Oscar Arias Sánchez, 71, was president of Costa Rica from 1986 to 1990 and 2006 to 2010. He received the Nobel Peace Prize in 1987 for his efforts to end civil wars then raging in several Central American countries, Nicaragua and El Salvador among them. The Nobel Peace Prize has been awarded 92 times to 124 Nobel Laureates between 1901 and 2011 – 99 times to individuals and 23 times to organizations.
Costa Rica is the only Latin American country included in the list of the world’s 22 older democracies — in 1949 it constitutionally abolished its army. It is also ranked third in the world (first in the Americas) by the Environmental Performance Index. In 2007, the government announced its plans to become the first carbon-neutral country by 2021.

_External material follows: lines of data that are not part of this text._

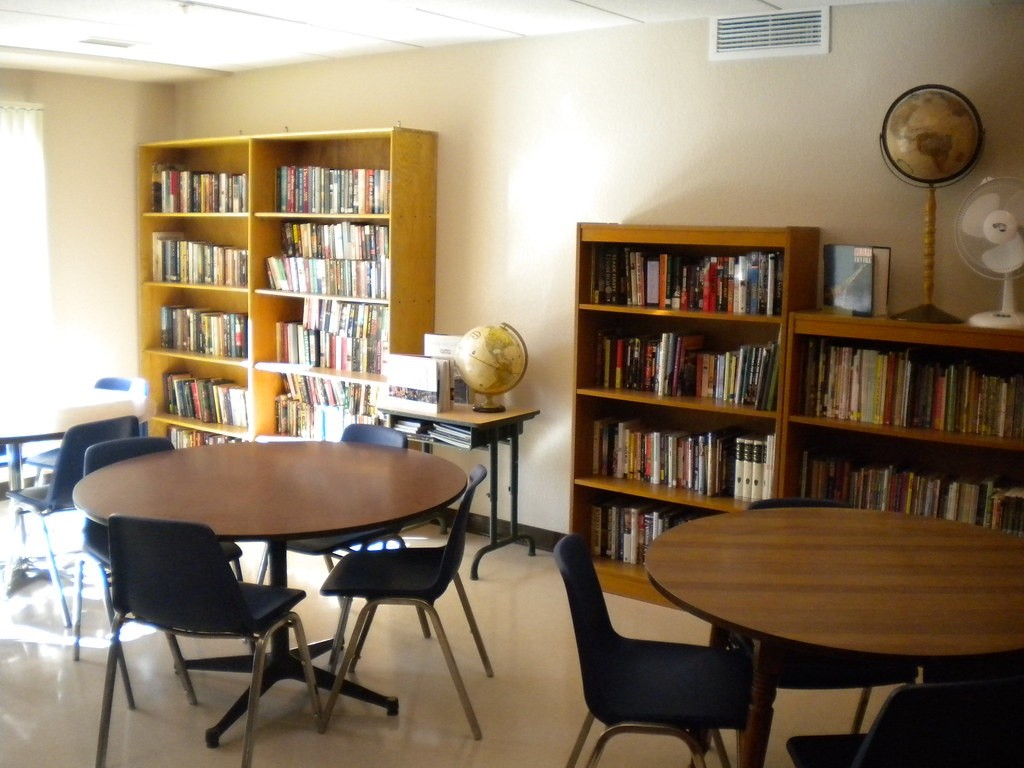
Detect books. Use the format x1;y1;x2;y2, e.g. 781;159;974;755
800;336;1024;446
586;489;709;571
154;302;250;365
587;401;779;504
258;220;389;304
148;155;250;216
274;297;390;380
150;224;249;293
584;239;784;319
274;366;383;447
821;241;893;317
792;436;1024;537
161;369;251;453
272;160;394;215
582;324;784;416
377;327;478;450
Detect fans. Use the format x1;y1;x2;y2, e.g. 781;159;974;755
953;177;1024;328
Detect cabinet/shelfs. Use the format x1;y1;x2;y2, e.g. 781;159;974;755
136;127;438;450
569;226;820;610
778;313;1024;543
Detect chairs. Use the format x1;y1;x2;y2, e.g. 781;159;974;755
256;424;433;639
553;533;751;768
321;464;493;741
6;416;141;627
731;497;919;734
96;514;323;768
784;682;1023;768
25;376;151;487
72;435;257;709
1;443;27;489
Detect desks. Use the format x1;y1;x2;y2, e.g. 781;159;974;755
643;508;1023;768
0;388;158;599
71;441;468;748
377;405;540;580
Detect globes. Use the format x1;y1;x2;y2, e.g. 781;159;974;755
878;82;986;325
454;322;529;412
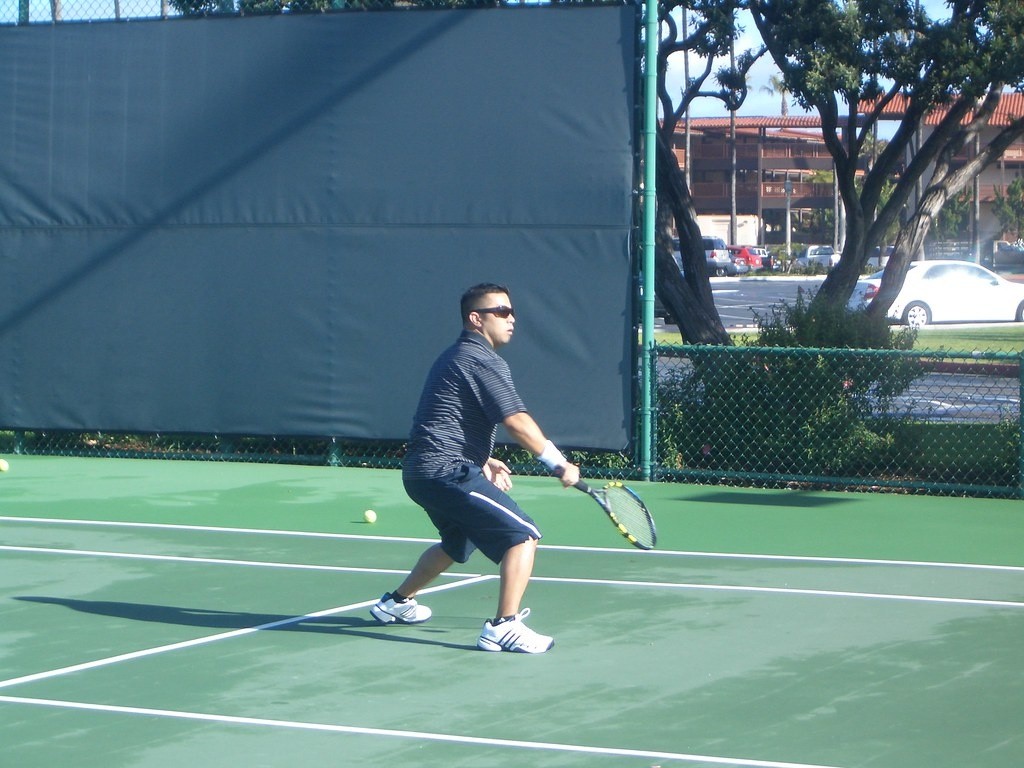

The two-time president of Costa Rica was in Puerto Rico as a keynote speaker to the local Chamber of Commerce. Although he deferred questions related to the island’s politics and economics, Arias is no stranger to Puerto Rico. The other Costa Rican statesman, José Figueres, had a close friendship with then Gov. Luis Muñoz Marín; Arias was very close to former Gov. Rafael Hernández Colón and former Secretary of State Antonio “Tito” Colorado.